I would avoid plexi and therefore any junghans' dome crystal. If you are looking for a 50's looking watch with sapphire dome crystal, have a look at Vaupaus Veli.

If you want a date complication, think twice before going for Nomos. If not, Nomos Tangente no date is a gorgeous watch. Lot of movement, design and value for money


----------



## PrecisionInTime

Karlisnet said:


> +1. Wise post.
> 
> I would avoid plexi and therefore any junghans' dome crystal. If you are looking for a 50's looking watch with sapphire dome crystal, have a look at Vaupaus Veli.
> 
> If you want a date complication, think twice before going for Nomos. If not, Nomos Tangente no date is a gorgeous watch. Lot of movement, design and value for money


Yes, I realized that the Nomos dates are a bit tedious to change around. After looking at the models with the date complication then looking at the ones without it, there seems to be a void at the 6 o'clock position. Ideally, if I can get a great deal on a Tangomat with no date, that would be prime. I'm thinking of ordering a new one from Germany via Chrono24.


----------



## MrShutterSpeed

Love the Junghans, owned a Max Bill Chronoscope black once, but sold it. Ultimately felt it was too jewel-like.


----------



## Carajio

Tough choice. I used to be a bit obsessed with that Junghans but if you were to ask me now I would want the Nomos.


----------



## Portland

Don't get a Nomos. They're terrible.


----------



## IRBilldozer

Don't think you can go wrong either either but if I had to choose one I'd go Nomos. Junghans can always be a later purchase but I think the Nomos is worth having now. I wear my Tangente more than any watch I've owned, pretty much goes with anything dressy or casual looks pretty great.


----------



## KJParlay

I've been "saving" and watching for a Nomos Tangente for a while. I love the classic white dial with blue hands, but the pic you posted with the black dial is stunning. I love the design of the Max Bill but I'm definitely a Nomos guy. Although a previous poster did make a good point about the date function on them.


----------



## 41Mets

The nomos are beautiful. Simply and plain, though. The Junghans Meister line is absolutely gorgeous and the dialsz particularly the blue are just incredible looking. People who are in awe of the in house movement will say Nomos. On looks alone I'd do Junghans.


----------



## crappbag

Generally I prefer Nomos - but that junghans wins over that nomos.


----------



## pk22

41Mets said:


> The nomos are beautiful. Simply and plain, though. The Junghans Meister line is absolutely gorgeous and the dialsz particularly the blue are just incredible looking. People who are in awe of the in house movement will say Nomos. On looks alone I'd do Junghans.
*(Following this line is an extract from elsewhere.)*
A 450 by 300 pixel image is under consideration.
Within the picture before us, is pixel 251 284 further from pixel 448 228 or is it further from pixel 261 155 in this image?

I agree with this. I love the look of the junghans

Sent from my iPhone using Tapatalk


----------



## alittle

Nomos for me. The aesthetics of the Junghans don't do it for me.


----------



## aaroniusl

Nomos for me because I don't find Junghans value for money for what they offer, in this case the movement and no sapphire crystal.


----------



## t900

I think the Nomos looks good, nice clean design. I have admit I don't currently have a German watch in my collection but I could be tempted haha!


----------



## pk22

watchdaddy1 said:


> Decisions,Decisions.
> I had the same dilemma... so I got both.
> 
> 1st
> 
> 
> 
> 
> 
> _Junghans Max Bill Chronoscope is simply stunning & Any Nomos is exquisite..But my vote is the Chronoscope for pure aesthetic reasons.
> Good luck w/ yr choice & IMO can't go wrong w/ either brand you pick.
> 
> _Sent from Galaxy S6 Edge via Tapacrap


The white dial with those tattoos looks amazing. Nice choice

Sent from my iPhone using Tapatalk


----------



## watchdaddy1

pk22 said:


> The white dial with those tattoos looks amazing. Nice choice
> 
> Sent from my iPhone using Tapatalk


Thank you for the compliment sir

Sent from Galaxy S6 Edge via Tapacrap


----------



## justwatches

Nomos! i was deciding between these 2 brands too and ended up getting a Nomos Club Datam. Beside the aestectics In house movement + sapphire glass


----------



## aaroniusl

The Club is a great choice although I personally prefer the no-date version.



justwatches said:


> Nomos! i was deciding between these 2 brands too and ended up getting a Nomos Club Datam. Beside the aestectics In house movement + sapphire glass


----------



## korneevy

I had both Nomos and Junhans and sold them after about 6-8 months. Junhans Max Bill Chrono with silver dial looks awesome, and I loved the plexi glass, thought it was a nice touch. Many people commented on how great that "old" watch is looking - thinking of that as a vintage piece. The Valjoux it had inside was loud as a tractor (and I've had a dozen of 7750 watches before from across the whole spectre so never seen/heard anything quite that bad), hand-winding was painful, and after a while it started to irritate me a great deal that there was no running seconds so I was never sure if the watch was running at all. Also, after a while, you start noticing small details - badly done date window, mismatching lume on dial and hands, date wheel's colour well off from the dial etc etc... surely this isn't a Patek, but a little bit attention would have made this watch a massive success. 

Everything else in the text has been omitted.